Grief no contestó y el otro se concentró en su intento de abrir una caja para el dinero llena de abolladuras. Desde cubierta se oían gritos en falsete y los crujidos de la motonería mientras la tripulación negra izaba la mayor y la vela de proa. Grief se fijó en que una cucaracha grande se arrastraba sobre la pintura grasienta. Griffiths soltó una maldición y llevó la caja a la escalera de cubierta en busca de más luz. Allí, de pie e inclinado sobre la caja, de espaldas a su visitante, extendió las manos rápidamente para agarrar el rifle apoyado junto a la escalera y se giró de inmediato.
—No muevas ni un solo musculo —ordenó.
Grief sonrió, alzó las cejas en un gesto socarrón y obedeció. La mano izquierda descansaba sobre la litera, a un costado, y la derecha se apoyaba en la mesa. El revólver colgaba de su cadera derecha, a plena vista. Pero no había olvidado que había otro revólver bajo la almohada.
—¡Ja! —se burló Griffiths—. Has hipnotizado a todo el mundo en las Salomón, pero no a mí. Ahora te voy a echar de mi barco, con tu orden del almirantazgo, aunque antes tienes que hacer una cosa. Levanta ese cuaderno de bitácora.
El otro lanzó una mirada de curiosidad al cuaderno de bitácora pero no se movió.
—Te aseguro que estoy muy harto, Grief, y pegarte un tiro me costaría tanto como aplastar una cucaracha. Levanta ese cuaderno de bitácora.

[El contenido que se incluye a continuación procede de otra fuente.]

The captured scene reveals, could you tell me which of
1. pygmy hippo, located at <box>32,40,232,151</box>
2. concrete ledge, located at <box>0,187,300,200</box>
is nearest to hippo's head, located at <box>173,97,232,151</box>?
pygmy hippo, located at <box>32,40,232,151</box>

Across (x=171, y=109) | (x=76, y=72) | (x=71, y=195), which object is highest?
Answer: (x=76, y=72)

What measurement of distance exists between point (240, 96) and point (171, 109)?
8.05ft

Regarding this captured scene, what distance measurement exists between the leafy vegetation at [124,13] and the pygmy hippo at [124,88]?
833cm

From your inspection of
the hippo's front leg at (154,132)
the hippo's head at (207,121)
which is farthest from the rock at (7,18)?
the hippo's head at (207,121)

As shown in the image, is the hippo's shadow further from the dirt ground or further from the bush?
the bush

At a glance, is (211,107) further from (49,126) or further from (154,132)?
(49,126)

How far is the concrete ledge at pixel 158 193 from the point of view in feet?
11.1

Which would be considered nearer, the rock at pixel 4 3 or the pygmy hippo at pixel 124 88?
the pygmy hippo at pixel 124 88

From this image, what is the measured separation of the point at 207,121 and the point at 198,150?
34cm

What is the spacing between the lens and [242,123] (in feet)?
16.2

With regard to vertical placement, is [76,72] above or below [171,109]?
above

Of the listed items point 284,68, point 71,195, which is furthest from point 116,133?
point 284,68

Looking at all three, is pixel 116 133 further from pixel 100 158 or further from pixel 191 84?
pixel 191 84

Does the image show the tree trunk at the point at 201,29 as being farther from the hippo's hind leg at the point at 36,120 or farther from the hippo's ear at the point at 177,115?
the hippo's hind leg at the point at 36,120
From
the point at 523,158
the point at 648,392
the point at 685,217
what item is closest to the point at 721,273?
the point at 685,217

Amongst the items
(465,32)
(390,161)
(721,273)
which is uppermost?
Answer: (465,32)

Parecía estar harto, sí, y enfermo, y su rostro delgado no paraba de hacer muecas debido a la ira que lo poseía. Grief levantó el cuaderno y lo dejó a un lado. Bajo él había una hoja de papel escrita.

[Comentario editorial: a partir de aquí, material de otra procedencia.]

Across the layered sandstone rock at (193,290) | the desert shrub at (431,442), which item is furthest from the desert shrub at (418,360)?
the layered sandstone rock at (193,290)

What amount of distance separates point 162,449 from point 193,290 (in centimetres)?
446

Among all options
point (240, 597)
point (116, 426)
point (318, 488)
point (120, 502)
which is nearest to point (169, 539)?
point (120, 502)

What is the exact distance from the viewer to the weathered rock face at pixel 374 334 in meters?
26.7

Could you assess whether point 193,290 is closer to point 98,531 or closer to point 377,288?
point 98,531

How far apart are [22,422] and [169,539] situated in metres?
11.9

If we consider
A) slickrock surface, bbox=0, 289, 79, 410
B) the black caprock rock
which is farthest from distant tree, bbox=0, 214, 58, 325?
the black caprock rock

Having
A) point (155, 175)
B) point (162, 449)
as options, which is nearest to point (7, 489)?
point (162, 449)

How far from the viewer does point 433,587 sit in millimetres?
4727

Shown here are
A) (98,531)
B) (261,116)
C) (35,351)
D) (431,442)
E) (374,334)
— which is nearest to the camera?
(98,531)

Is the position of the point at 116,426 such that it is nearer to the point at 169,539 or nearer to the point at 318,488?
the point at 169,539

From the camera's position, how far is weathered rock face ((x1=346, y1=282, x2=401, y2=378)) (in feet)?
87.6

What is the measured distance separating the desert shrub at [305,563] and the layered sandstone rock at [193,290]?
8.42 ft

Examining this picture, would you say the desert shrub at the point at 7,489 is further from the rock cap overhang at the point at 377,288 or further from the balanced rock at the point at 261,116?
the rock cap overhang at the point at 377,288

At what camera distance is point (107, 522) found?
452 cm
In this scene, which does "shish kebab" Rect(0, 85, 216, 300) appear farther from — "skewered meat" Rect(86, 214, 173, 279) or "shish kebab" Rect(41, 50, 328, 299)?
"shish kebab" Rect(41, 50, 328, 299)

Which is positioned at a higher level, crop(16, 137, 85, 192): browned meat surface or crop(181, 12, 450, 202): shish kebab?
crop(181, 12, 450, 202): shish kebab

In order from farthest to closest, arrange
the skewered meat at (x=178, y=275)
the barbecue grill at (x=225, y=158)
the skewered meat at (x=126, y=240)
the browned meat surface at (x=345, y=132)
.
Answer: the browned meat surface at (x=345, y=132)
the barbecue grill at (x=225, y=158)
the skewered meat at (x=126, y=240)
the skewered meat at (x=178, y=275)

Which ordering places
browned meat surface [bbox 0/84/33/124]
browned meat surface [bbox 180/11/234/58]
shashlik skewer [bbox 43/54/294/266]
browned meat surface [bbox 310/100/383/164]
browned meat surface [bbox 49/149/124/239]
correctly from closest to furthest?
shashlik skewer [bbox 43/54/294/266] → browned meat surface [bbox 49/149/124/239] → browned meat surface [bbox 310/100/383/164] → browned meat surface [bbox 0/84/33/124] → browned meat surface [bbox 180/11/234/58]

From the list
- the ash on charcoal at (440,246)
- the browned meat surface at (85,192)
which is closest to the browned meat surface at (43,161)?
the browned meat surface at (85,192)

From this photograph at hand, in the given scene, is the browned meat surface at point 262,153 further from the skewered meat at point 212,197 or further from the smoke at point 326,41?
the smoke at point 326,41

—Léela —ordenó Griffiths—. Léela en voz alta.
Grief obedeció. Pero, mientras leía, los dedos de su mano izquierda empezaron a desplazarse con una paciencia y una lentitud infinitas hacia la culata del arma oculta bajo la almohada.

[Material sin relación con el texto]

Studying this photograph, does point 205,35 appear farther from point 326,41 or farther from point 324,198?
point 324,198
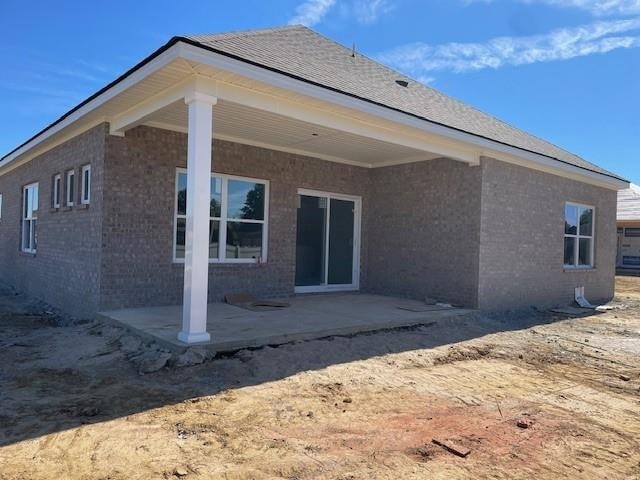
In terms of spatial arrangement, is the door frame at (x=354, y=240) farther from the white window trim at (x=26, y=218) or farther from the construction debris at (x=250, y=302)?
the white window trim at (x=26, y=218)

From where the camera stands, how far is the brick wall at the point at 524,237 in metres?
10.7

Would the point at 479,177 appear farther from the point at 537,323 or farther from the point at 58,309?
the point at 58,309

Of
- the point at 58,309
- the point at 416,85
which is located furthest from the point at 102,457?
the point at 416,85

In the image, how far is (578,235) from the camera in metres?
13.7

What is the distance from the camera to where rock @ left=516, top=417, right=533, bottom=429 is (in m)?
4.68

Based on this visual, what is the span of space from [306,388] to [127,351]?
2.59m

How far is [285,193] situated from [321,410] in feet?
22.4

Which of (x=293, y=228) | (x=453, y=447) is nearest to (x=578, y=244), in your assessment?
(x=293, y=228)

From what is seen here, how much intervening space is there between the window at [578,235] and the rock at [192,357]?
10550mm

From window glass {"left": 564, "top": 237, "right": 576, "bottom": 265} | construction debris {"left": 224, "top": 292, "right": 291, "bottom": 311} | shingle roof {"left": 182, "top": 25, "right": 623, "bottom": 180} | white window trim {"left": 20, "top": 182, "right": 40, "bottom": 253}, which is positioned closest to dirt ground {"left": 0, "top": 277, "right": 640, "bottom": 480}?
construction debris {"left": 224, "top": 292, "right": 291, "bottom": 311}

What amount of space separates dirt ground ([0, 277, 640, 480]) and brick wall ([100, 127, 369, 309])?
125 centimetres

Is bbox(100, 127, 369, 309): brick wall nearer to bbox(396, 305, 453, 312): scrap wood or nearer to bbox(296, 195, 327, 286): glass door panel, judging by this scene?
bbox(296, 195, 327, 286): glass door panel

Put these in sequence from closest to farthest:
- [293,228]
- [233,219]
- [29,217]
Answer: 1. [233,219]
2. [293,228]
3. [29,217]

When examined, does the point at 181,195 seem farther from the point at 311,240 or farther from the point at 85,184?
the point at 311,240
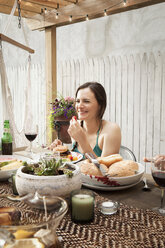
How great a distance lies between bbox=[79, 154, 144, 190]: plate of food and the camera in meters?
1.03

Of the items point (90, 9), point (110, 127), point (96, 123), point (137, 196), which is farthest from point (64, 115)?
point (137, 196)

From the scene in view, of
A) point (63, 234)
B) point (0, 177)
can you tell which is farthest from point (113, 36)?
point (63, 234)

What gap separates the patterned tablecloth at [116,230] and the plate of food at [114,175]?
18cm

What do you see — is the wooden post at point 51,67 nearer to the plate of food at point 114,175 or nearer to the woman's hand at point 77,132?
the woman's hand at point 77,132

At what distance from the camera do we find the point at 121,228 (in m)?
0.75

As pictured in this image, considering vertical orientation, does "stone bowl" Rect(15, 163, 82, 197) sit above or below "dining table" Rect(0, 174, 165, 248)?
above

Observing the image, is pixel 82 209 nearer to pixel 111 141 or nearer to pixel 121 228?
pixel 121 228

—A bordo del queche Willi-Waw, en la ensenada de Bombi, isla de Santa Ana, Islas Salomón —leyó—. Por la presente libero de toda carga y de cualquier deuda contraída conmigo a Harrison J. Griffiths, quien a fecha de hoy me ha pagado mil doscientas libras esterlinas.
—Con ese recibo en mis manos —sonrió Griffiths— tu orden del almirantazgo no vale ni el papel en el que está escrita. Fírmalo.
—No servirá de nada, Griffiths —dijo Grief—. Un documento firmado bajo coacción no tiene valor legal.
—En ese caso, ¿qué inconveniente tienes en firmarlo?
—Ninguno, pero si no lo firmo te ahorraré muchos problemas.
Los dedos de Grief habían alcanzado el revólver y, mientras hablaba, la mano derecha jugaba con la pluma y la izquierda empezó, despacio e imperceptiblemente, a acercar el arma a su costado. En el momento en que por fin lo agarró —el dedo corazón en el gatillo y el índice apoyado en el cilindro y el cañón—, se preguntó qué podría conseguir disparando de repente y con la mano izquierda.
—No pienses en mí —se burló Griffiths—. Y no olvides que Jacobsen testificará que me vio devolverte el dinero. Ahora firma con tu nombre completo en la parte de abajo, David Grief, y pon la fecha.
Desde cubierta llegó el rechinar de los motones de las escotas y el golpeteo de los rizos contra la lona. En el camarote notaron como el Willi-Waw se escoraba, aproaba al viento y adrizaba. David Grief dudaba aún. De proa les llegó la vibración de las drizas del foque al pasar por las roldanas. El barco escoró y a través de las paredes del camarote se oyó el borboteo y el murmullo del agua.
—¡Date prisa! —gritó Griffiths—. Han levado anclas.
La boca del rifle, a poco más de un metro de distancia, lo apuntaba directamente cuando Grief decidió actuar. El rifle osciló mientras Griffiths mantenía el equilibrio en medio de las primeras ráfagas variables de viento. Grief aprovechó esa oscilación, hizo como que firmaba el papel y, al mismo tiempo, igual que un gato, se lanzó a realizar una acción compleja a gran velocidad. Mientras se agachaba cuanto podía y daba un salto hacia delante, su mano izquierda surgió de debajo de la mesa: sus movimientos estaban tan bien calculados que la única presión que ejerció sobre el gatillo —que se amartillaba solo— disparó el cartucho en el mismo instante en que la boca del revólver se adelantaba. Griffiths tampoco se entretuvo. La boca de su arma descendió en busca del cuerpo que se agachaba y rifle y revólver dispararon a la vez y sin apuntar demasiado.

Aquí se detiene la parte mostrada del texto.